/---
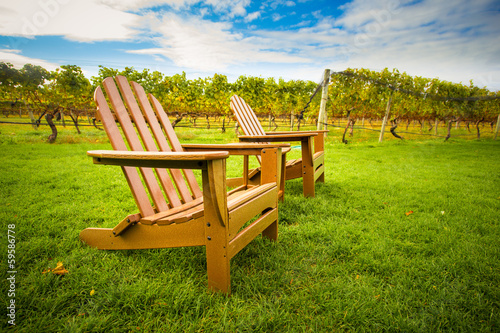 Adirondack style chair on lawn of vineyard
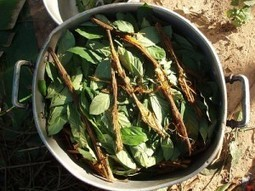 Scientist Believes Psychedelic Plant Medicine Ayahuasca Can Cure Cancer   Ayahuasca  アヤワスカ   Scoop.it
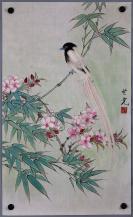 中央美院教授【田世光】花鸟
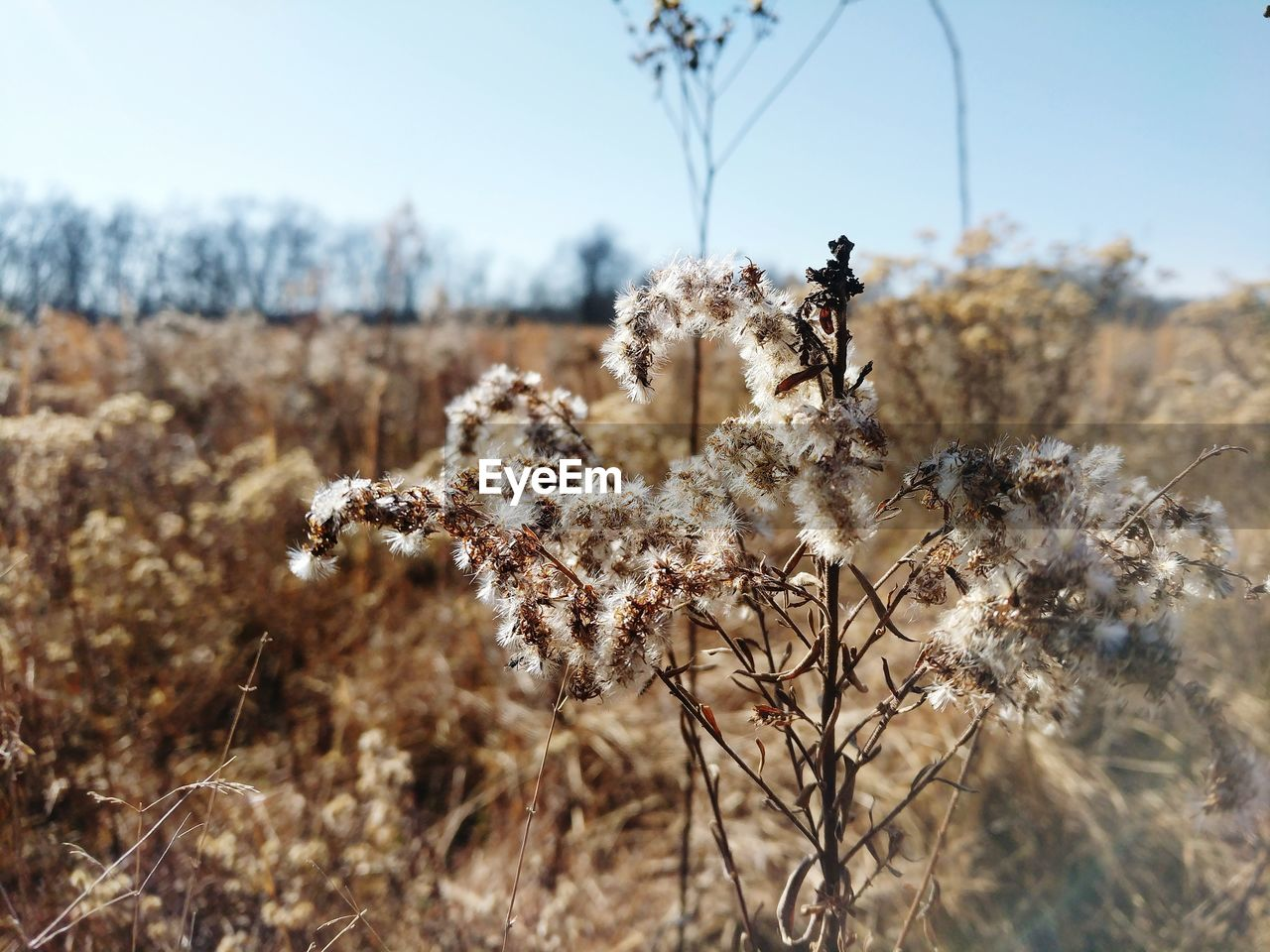 plant, day, flower, land, nature, field, flowering plant, no people, selective focus, fragility, focus on foreground, beauty in nature, tranquility, close-up, dry, vulnerability, growth, sky, sunlight, tree, outdoors, dead plant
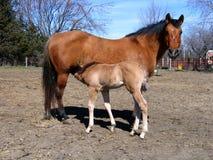 暗褐色产驹她的母马 免版税图库摄影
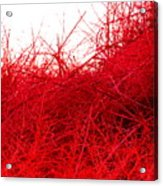 Red Expression Acrylic Print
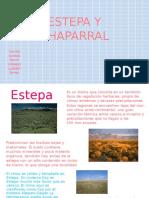 Estepa y Chaparral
\---
Each line of the material above should be set down exactly, with no pictures.

 Adirondack style chair on lawn of vineyard
 Scientist Believes Psychedelic Plant Medicine Ayahuasca Can Cure Cancer   Ayahuasca  アヤワスカ   Scoop.it
 中央美院教授【田世光】花鸟
 plant, day, flower, land, nature, field, flowering plant, no people, selective focus, fragility, focus on foreground, beauty in nature, tranquility, close-up, dry, vulnerability, growth, sky, sunlight, tree, outdoors, dead plant
 暗褐色产驹她的母马 免版税图库摄影
 Red Expression Acrylic Print
 Estepa y Chaparral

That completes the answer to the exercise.